------ Input for this task ------

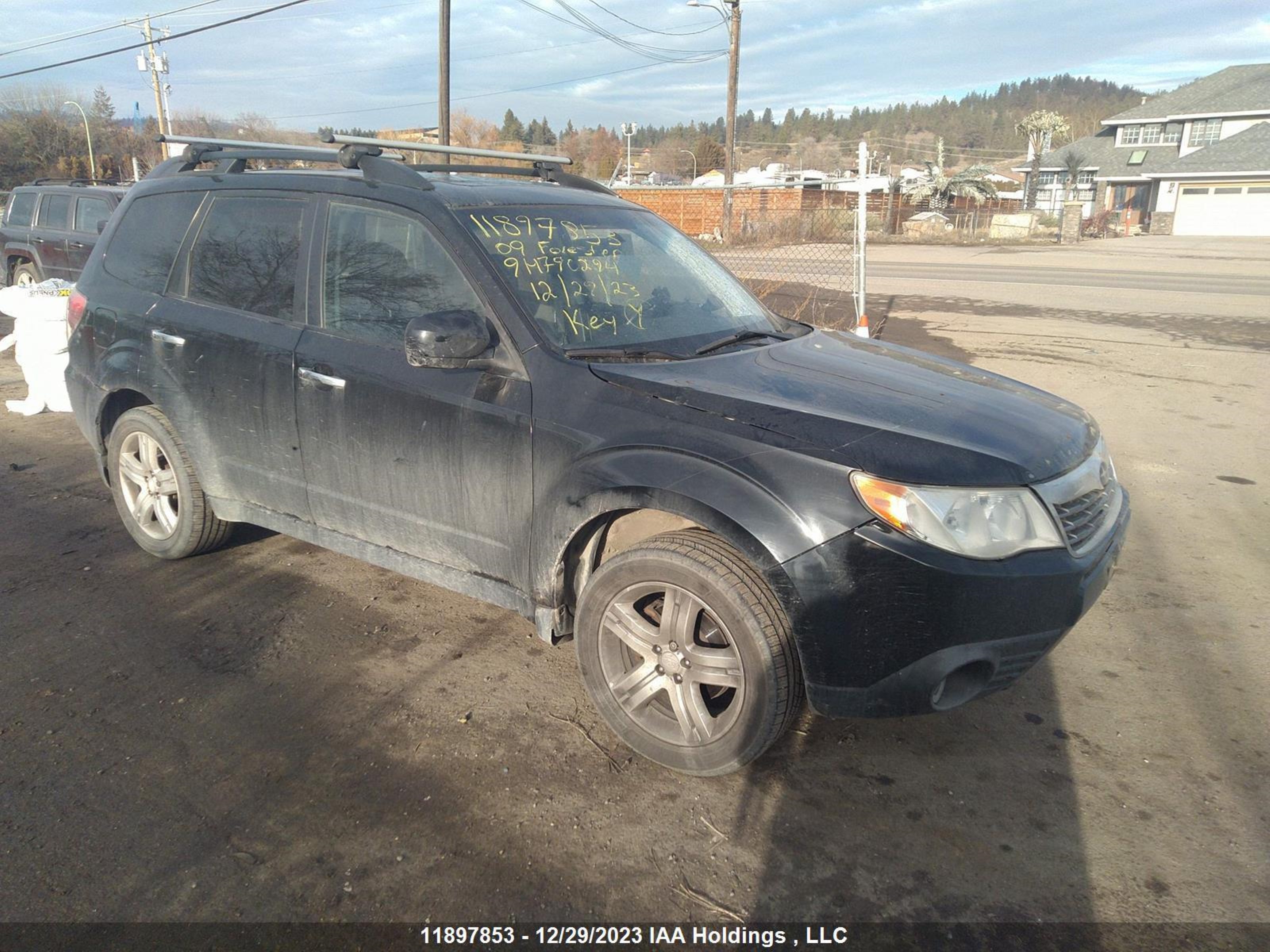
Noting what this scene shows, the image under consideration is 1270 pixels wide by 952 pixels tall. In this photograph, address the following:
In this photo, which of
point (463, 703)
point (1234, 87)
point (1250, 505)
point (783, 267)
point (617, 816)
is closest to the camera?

------

## What you are asked to do
Write out the lines above word for word, leaving out the pictures.

## Answer in full
Noting what this scene shows, the image under consideration is 1270 pixels wide by 952 pixels tall. In this photograph, address the following:
In this photo, which of
point (463, 703)
point (1234, 87)
point (1250, 505)
point (783, 267)
point (617, 816)
is closest to the camera?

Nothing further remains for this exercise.